In full and without change, retype the records.

━━━ DATASET RECORDS

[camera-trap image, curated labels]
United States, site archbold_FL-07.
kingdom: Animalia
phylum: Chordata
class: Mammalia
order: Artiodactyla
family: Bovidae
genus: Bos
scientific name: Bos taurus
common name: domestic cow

━━━━━━

TASK SOLUTION =
[camera-trap image, curated labels]
United States, site archbold_FL-07.
kingdom: Animalia
phylum: Chordata
class: Mammalia
order: Artiodactyla
family: Bovidae
genus: Bos
scientific name: Bos taurus
common name: domestic cow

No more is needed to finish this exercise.